Studio album by Ugly Casanova
- Released: May 21, 2002
- Recorded: August 2001 Portland, Oregon Cottage Grove, Oregon
- Genre: Indie rock, folk rock, psychedelic folk, alternative country, neo-psychedelia, indie folk, gothic country
- Length: 49:55 (CD)
- Label: Sub Pop SP0552
- Producer: Brian Deck

= Sharpen Your Teeth =

Sharpen Your Teeth is the only studio album by the indie rock band Ugly Casanova. Brainchild of Modest Mouse lead singer Isaac Brock, Ugly Casanova was his attempt to try new methods and genres outside the realms of Modest Mouse. The album sees Brock performing on more instruments and using a more stripped down method of recording. The story given is that an eccentric character named Edgar Graham met with Modest Mouse while on tour. During their time together, Graham and the band recorded a few songs together, and Graham completely disappeared. In an attempt to get Graham to resurface, Brock took the recordings to Sub Pop Records, redid them in the studio, and had them released as Sharpen Your Teeth.
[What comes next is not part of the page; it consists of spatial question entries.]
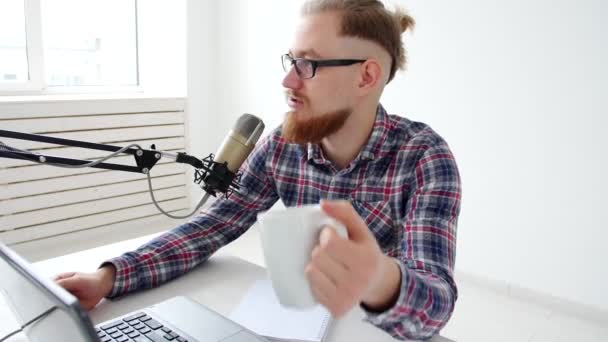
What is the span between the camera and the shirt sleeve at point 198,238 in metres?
1.11

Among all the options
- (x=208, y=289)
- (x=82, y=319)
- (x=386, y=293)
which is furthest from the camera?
(x=208, y=289)

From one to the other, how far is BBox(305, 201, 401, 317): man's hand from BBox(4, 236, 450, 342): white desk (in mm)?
387

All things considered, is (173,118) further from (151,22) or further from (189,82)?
(151,22)

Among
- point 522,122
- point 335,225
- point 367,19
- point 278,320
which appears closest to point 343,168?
point 367,19

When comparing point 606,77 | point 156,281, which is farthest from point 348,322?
point 606,77

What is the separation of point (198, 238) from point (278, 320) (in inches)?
14.1

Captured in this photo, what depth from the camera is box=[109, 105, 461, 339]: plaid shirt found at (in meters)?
0.98

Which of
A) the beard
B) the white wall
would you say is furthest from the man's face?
the white wall

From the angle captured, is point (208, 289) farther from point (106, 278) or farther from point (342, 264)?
point (342, 264)

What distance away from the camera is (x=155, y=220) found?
3.64 m

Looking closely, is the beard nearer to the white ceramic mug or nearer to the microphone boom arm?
the microphone boom arm

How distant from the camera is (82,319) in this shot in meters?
0.50

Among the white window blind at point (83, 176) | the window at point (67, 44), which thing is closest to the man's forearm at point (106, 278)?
the white window blind at point (83, 176)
It has since been revealed that Brock fabricated the story himself, using Ugly Casanova as a method of writing music whilst not being recognized instantly as Modest Mouse.

Professional ratings
Review scores
| Source | Rating |
| AllMusic | Star |
| Pitchfork Media | 7.3/10 |

==Track listing==
1. "Barnacles" (Isaac Brock, John Orth) - 5:05
2. "Spilled Milk Factory" - 4:26
3. "Parasites" - 3:36
4. "Hotcha Girls" - 4:59
5. "(No Song)" - 0:26
6. "Diamonds on the Face of Evil" - 3:16
7. "Cat Faces" - 3:36
8. "Ice on the Sheets" - 6:33
9. "Bee Sting" - 0:48
10. "Pacifico" - 2:31
11. "Smoke Like Ribbons" - 5:15
12. "Things I Don't Remember" - 3:29
13. "So Long to the Holidays" - 5:56
14. "Baby's Clean Conscience" - 3:15 (2015 Reissue - Bonus Track)
15. "Diggin' Holes" - 3:32 (2015 Reissue - Bonus Track)
16. "They Devised a Plan to Fuck Forever" - 4:27 (2015 Reissue - Bonus Track)
17. "Roads To Go To Roads To Go To..." - 3:09 (2015 Reissue - Bonus Track)

==Personnel==
According to the liner notes:
- Ugly Casanova (Isaac Brock)
- Tim Rutili
- Pall Jenkins
- John Orth
- Brian Deck
- Tyler Reilly

==2015 reissue==
In September 2015, it was announced that Sub Pop would reissue the album on black and limited edition yellow/white vinyl on October 30, along with four bonus tracks and an unreleased track from the album's recording sessions known as "They Devised a Plan to Fuck Forever".